Dataset excerpts:
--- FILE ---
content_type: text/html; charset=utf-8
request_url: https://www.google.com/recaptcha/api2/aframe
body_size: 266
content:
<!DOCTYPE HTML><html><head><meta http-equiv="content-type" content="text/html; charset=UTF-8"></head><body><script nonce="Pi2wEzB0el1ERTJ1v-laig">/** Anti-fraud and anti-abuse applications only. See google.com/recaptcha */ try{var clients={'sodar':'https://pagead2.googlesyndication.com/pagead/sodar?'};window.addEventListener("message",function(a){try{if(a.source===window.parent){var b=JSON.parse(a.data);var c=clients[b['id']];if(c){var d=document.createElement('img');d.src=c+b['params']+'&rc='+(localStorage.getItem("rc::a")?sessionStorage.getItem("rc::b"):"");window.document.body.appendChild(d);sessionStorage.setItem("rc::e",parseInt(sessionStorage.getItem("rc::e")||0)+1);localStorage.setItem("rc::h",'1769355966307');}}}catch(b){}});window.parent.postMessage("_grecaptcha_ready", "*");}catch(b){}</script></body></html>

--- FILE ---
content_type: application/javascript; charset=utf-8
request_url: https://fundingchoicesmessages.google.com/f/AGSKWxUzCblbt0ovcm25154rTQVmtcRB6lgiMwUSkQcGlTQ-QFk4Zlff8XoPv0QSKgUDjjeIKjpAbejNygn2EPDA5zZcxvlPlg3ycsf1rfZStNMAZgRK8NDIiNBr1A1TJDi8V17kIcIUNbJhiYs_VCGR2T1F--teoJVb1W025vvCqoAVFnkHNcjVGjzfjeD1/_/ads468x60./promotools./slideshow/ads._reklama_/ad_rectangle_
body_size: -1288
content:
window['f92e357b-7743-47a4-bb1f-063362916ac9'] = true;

...

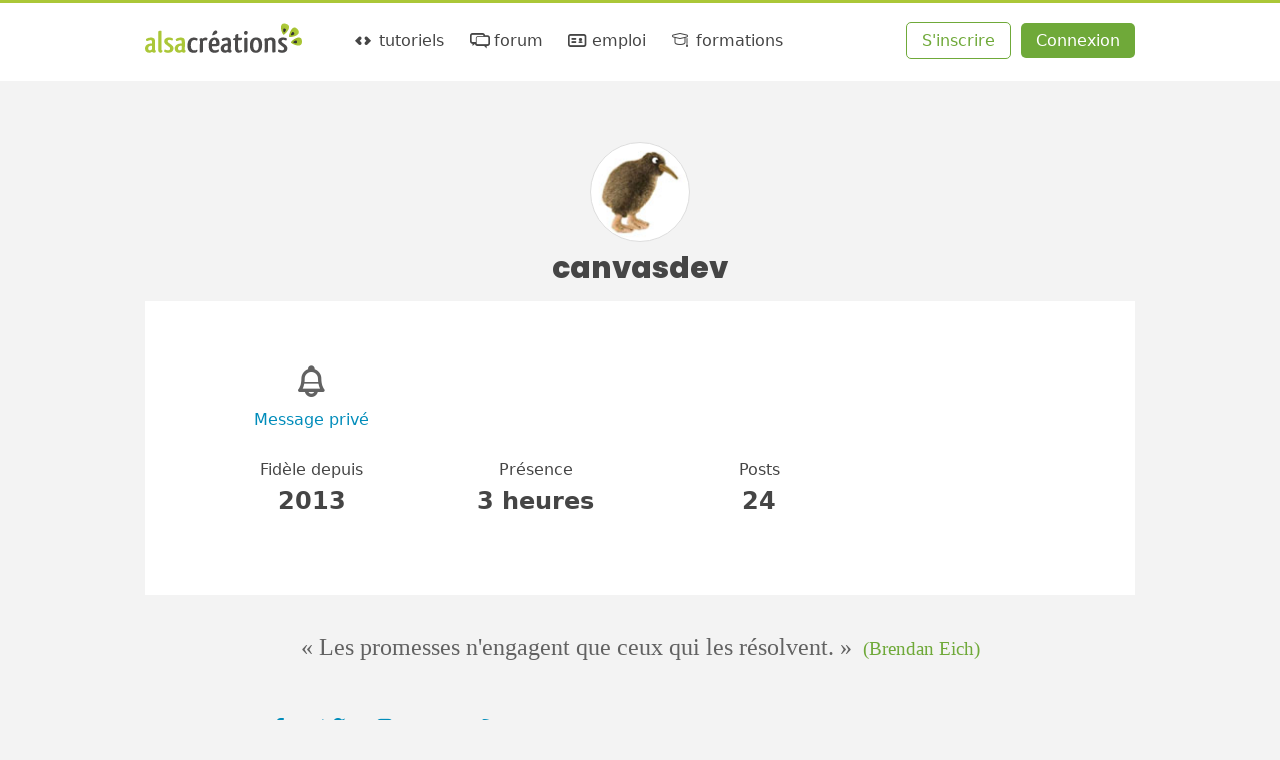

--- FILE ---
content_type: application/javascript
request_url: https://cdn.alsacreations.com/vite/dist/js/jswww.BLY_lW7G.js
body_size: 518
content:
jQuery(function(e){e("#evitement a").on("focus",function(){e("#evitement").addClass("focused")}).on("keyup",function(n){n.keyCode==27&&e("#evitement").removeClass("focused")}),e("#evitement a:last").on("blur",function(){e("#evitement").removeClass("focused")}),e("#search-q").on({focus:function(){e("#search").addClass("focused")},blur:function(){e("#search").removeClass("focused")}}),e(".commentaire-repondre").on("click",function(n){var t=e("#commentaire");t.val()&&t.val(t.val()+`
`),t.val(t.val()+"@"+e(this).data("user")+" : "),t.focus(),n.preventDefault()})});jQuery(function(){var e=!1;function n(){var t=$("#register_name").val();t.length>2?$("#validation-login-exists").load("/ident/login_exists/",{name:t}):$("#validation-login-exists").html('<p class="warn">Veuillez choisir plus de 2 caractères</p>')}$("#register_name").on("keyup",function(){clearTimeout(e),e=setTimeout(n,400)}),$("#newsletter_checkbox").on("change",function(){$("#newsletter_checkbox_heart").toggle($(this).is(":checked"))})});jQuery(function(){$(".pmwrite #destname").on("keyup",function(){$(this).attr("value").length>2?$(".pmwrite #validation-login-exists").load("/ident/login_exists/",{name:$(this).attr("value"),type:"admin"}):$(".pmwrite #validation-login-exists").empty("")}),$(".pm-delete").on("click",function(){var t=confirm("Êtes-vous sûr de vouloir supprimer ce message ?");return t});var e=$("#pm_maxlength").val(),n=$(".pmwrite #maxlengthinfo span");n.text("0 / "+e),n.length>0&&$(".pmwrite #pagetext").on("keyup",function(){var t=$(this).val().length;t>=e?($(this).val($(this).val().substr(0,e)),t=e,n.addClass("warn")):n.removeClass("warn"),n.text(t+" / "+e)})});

What you need to do: In the records above, some lines may contain the word "charset"; copy every one of them.

Response for this exercise:
content_type: text/html; charset=utf-8
<!DOCTYPE HTML><html><head><meta http-equiv="content-type" content="text/html; charset=UTF-8"></head><body><script nonce="Pi2wEzB0el1ERTJ1v-laig">/** Anti-fraud and anti-abuse applications only. See google.com/recaptcha */ try{var clients={'sodar':'https://pagead2.googlesyndication.com/pagead/sodar?'};window.addEventListener("message",function(a){try{if(a.source===window.parent){var b=JSON.parse(a.data);var c=clients[b['id']];if(c){var d=document.createElement('img');d.src=c+b['params']+'&rc='+(localStorage.getItem("rc::a")?sessionStorage.getItem("rc::b"):"");window.document.body.appendChild(d);sessionStorage.setItem("rc::e",parseInt(sessionStorage.getItem("rc::e")||0)+1);localStorage.setItem("rc::h",'1769355966307');}}}catch(b){}});window.parent.postMessage("_grecaptcha_ready", "*");}catch(b){}</script></body></html>
content_type: application/javascript; charset=utf-8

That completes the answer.